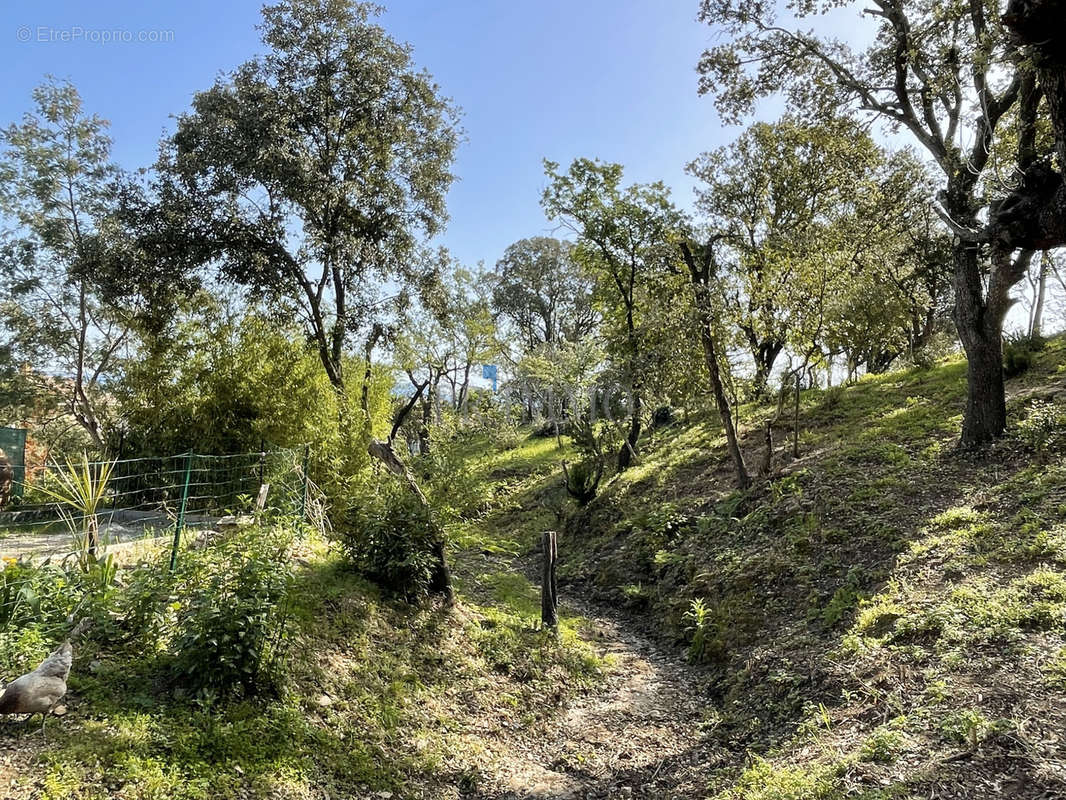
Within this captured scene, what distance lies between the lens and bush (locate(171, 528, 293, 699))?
375cm

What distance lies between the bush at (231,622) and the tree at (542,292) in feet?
87.9

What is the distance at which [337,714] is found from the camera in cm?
427

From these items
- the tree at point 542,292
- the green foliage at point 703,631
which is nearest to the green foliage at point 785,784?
the green foliage at point 703,631

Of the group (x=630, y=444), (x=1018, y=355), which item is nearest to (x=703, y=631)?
(x=630, y=444)

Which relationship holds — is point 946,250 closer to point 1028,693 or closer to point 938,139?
point 938,139

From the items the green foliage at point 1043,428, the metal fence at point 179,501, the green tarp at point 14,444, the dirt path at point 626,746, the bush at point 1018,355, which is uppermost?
the bush at point 1018,355

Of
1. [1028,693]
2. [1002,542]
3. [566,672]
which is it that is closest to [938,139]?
[1002,542]

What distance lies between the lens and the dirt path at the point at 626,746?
160 inches

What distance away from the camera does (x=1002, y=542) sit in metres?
5.15

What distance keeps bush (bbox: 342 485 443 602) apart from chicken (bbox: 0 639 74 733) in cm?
294

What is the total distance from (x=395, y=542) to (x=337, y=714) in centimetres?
192

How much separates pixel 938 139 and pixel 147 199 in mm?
10895

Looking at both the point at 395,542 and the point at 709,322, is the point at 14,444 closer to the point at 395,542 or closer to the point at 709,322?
the point at 395,542

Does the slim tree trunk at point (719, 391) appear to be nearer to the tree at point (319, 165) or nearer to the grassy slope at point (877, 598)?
the grassy slope at point (877, 598)
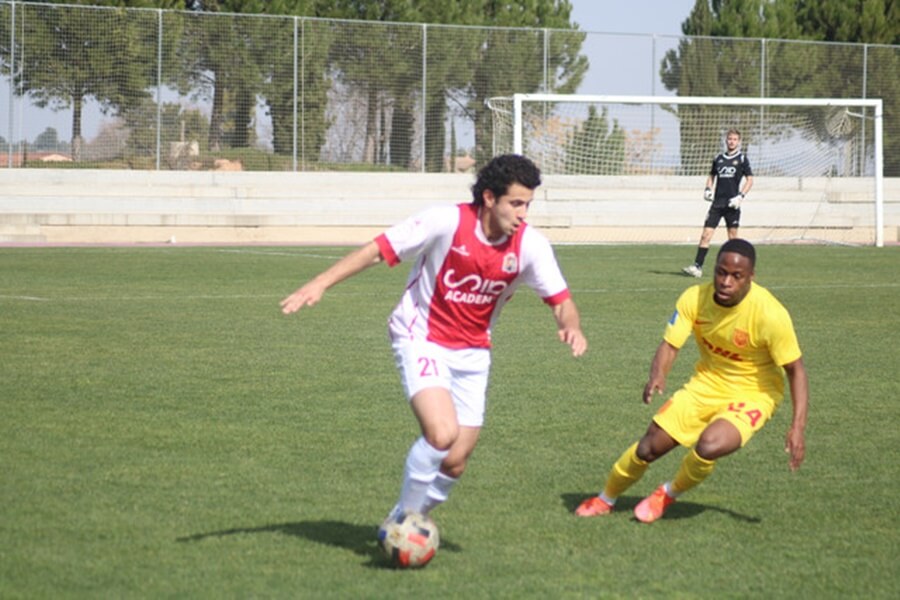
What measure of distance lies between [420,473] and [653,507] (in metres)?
1.42

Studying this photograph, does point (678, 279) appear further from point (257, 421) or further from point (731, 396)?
point (731, 396)

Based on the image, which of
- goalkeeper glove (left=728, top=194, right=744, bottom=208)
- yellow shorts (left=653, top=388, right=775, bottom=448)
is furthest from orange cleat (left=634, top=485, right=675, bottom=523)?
goalkeeper glove (left=728, top=194, right=744, bottom=208)

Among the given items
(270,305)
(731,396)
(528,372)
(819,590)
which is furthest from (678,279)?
(819,590)

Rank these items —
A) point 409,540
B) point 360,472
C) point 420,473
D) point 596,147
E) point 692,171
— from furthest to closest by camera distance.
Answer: point 692,171, point 596,147, point 360,472, point 420,473, point 409,540

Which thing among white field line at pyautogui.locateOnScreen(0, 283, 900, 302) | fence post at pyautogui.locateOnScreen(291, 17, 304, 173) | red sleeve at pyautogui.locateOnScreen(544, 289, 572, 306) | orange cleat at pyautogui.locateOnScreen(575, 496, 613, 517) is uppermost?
fence post at pyautogui.locateOnScreen(291, 17, 304, 173)

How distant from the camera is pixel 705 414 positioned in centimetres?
668

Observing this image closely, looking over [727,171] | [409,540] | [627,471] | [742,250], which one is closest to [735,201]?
[727,171]

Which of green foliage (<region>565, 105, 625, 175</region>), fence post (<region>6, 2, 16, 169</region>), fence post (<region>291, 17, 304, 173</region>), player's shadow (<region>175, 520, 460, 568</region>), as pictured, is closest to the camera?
player's shadow (<region>175, 520, 460, 568</region>)

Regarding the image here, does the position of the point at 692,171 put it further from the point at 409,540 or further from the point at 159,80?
the point at 409,540

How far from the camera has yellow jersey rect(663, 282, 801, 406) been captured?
659 centimetres

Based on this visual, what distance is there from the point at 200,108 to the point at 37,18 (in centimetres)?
385

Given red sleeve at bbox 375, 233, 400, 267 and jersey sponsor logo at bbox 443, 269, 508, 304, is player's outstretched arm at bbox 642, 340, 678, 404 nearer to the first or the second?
jersey sponsor logo at bbox 443, 269, 508, 304

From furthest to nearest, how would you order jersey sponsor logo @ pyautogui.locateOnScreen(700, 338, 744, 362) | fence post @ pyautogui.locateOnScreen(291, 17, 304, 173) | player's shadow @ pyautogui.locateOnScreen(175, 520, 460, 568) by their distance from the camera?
fence post @ pyautogui.locateOnScreen(291, 17, 304, 173) < jersey sponsor logo @ pyautogui.locateOnScreen(700, 338, 744, 362) < player's shadow @ pyautogui.locateOnScreen(175, 520, 460, 568)

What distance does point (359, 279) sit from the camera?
20.4 metres
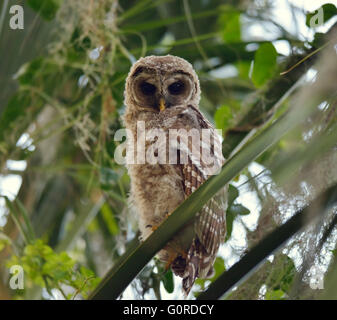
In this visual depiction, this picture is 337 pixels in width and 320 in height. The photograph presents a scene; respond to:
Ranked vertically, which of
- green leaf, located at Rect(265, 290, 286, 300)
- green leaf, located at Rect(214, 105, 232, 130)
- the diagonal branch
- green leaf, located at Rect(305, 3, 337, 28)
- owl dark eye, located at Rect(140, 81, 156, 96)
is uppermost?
green leaf, located at Rect(305, 3, 337, 28)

################

GOAL: Repeat the material above word for word and skip every image in it.

EXERCISE RESULT:
Within this captured scene, what distance lies between the lens and bush (locate(171, 528, 293, 699))?
375cm

What distance lies between the bush at (231,622) and the tree at (542,292) in feet?
87.9

What is the distance at which [337,714] is found from the camera in cm?
427

From these items
- the tree at point 542,292
- the green foliage at point 703,631
which is nearest to the green foliage at point 785,784?
the green foliage at point 703,631

Of the group (x=630, y=444), (x=1018, y=355), which item is nearest to (x=703, y=631)?
(x=630, y=444)

Which relationship holds — is point 946,250 closer to point 1028,693 or closer to point 938,139?
point 938,139

From the items the green foliage at point 1043,428, the metal fence at point 179,501, the green tarp at point 14,444, the dirt path at point 626,746, the bush at point 1018,355, which is uppermost?
the bush at point 1018,355

Of
1. [1028,693]
2. [1002,542]
3. [566,672]
which is it that is closest to [938,139]?
[1002,542]

What distance lies between the lens and the dirt path at the point at 626,746?
160 inches

What distance away from the camera does (x=1002, y=542) sit in metres?
5.15

What distance keeps bush (bbox: 342 485 443 602) apart from chicken (bbox: 0 639 74 733) in cm?
294

What is the total distance from (x=395, y=542) to (x=337, y=714) in centimetres?
192

How much separates pixel 938 139 and pixel 147 199 in mm?
10895

Looking at both the point at 395,542 and the point at 709,322, is the point at 14,444 closer to the point at 395,542 or closer to the point at 709,322?
the point at 395,542

Does the slim tree trunk at point (719, 391) appear to be nearer to the tree at point (319, 165) or nearer to the grassy slope at point (877, 598)?
the grassy slope at point (877, 598)
What measure of distance lies between [420,473] and [653,507] (in metres)?
1.42

Studying this photograph, does point (678, 279) appear further from point (257, 421) or further from point (731, 396)?
point (731, 396)

Based on the image, which of
- goalkeeper glove (left=728, top=194, right=744, bottom=208)
- yellow shorts (left=653, top=388, right=775, bottom=448)
is furthest from orange cleat (left=634, top=485, right=675, bottom=523)?
goalkeeper glove (left=728, top=194, right=744, bottom=208)

Among the given items
(270,305)
(731,396)
(528,372)
(819,590)
which is furthest from (678,279)?
(819,590)

Rank these items —
A) point 409,540
B) point 360,472
C) point 420,473
D) point 596,147
E) point 692,171
— from furthest to closest by camera distance.
Answer: point 692,171, point 596,147, point 360,472, point 420,473, point 409,540

Which thing among white field line at pyautogui.locateOnScreen(0, 283, 900, 302) | fence post at pyautogui.locateOnScreen(291, 17, 304, 173) | red sleeve at pyautogui.locateOnScreen(544, 289, 572, 306) | orange cleat at pyautogui.locateOnScreen(575, 496, 613, 517) is uppermost?
fence post at pyautogui.locateOnScreen(291, 17, 304, 173)

How distant from the camera is pixel 705 414 positioned in centimetres?
668

Observing this image closely, looking over [727,171] | [409,540] | [627,471] | [742,250], which one is closest to [735,201]?
[727,171]

Which of green foliage (<region>565, 105, 625, 175</region>), fence post (<region>6, 2, 16, 169</region>), fence post (<region>291, 17, 304, 173</region>), player's shadow (<region>175, 520, 460, 568</region>), as pictured, is closest to the camera?
player's shadow (<region>175, 520, 460, 568</region>)

Regarding the image here, does the position of the point at 692,171 put it further from the point at 409,540 or further from the point at 159,80?
the point at 409,540

How far from the camera has yellow jersey rect(663, 282, 801, 406) been captured?
659 centimetres

Based on this visual, what distance is there from the point at 200,108 to the point at 37,18 (in centimetres)?
385

Given red sleeve at bbox 375, 233, 400, 267 and jersey sponsor logo at bbox 443, 269, 508, 304, is player's outstretched arm at bbox 642, 340, 678, 404 nearer to the first or the second?
jersey sponsor logo at bbox 443, 269, 508, 304

From furthest to nearest, how would you order jersey sponsor logo @ pyautogui.locateOnScreen(700, 338, 744, 362) | fence post @ pyautogui.locateOnScreen(291, 17, 304, 173) | player's shadow @ pyautogui.locateOnScreen(175, 520, 460, 568) by their distance from the camera?
fence post @ pyautogui.locateOnScreen(291, 17, 304, 173) < jersey sponsor logo @ pyautogui.locateOnScreen(700, 338, 744, 362) < player's shadow @ pyautogui.locateOnScreen(175, 520, 460, 568)

What distance does point (359, 279) sit from the camera?
20.4 metres
In this visual depiction, this picture is 337 pixels in width and 320 in height. The photograph presents a scene; respond to:
Ranked vertically, which of
- green leaf, located at Rect(265, 290, 286, 300)
- green leaf, located at Rect(214, 105, 232, 130)
- the diagonal branch
- green leaf, located at Rect(305, 3, 337, 28)
- owl dark eye, located at Rect(140, 81, 156, 96)
is uppermost?
green leaf, located at Rect(305, 3, 337, 28)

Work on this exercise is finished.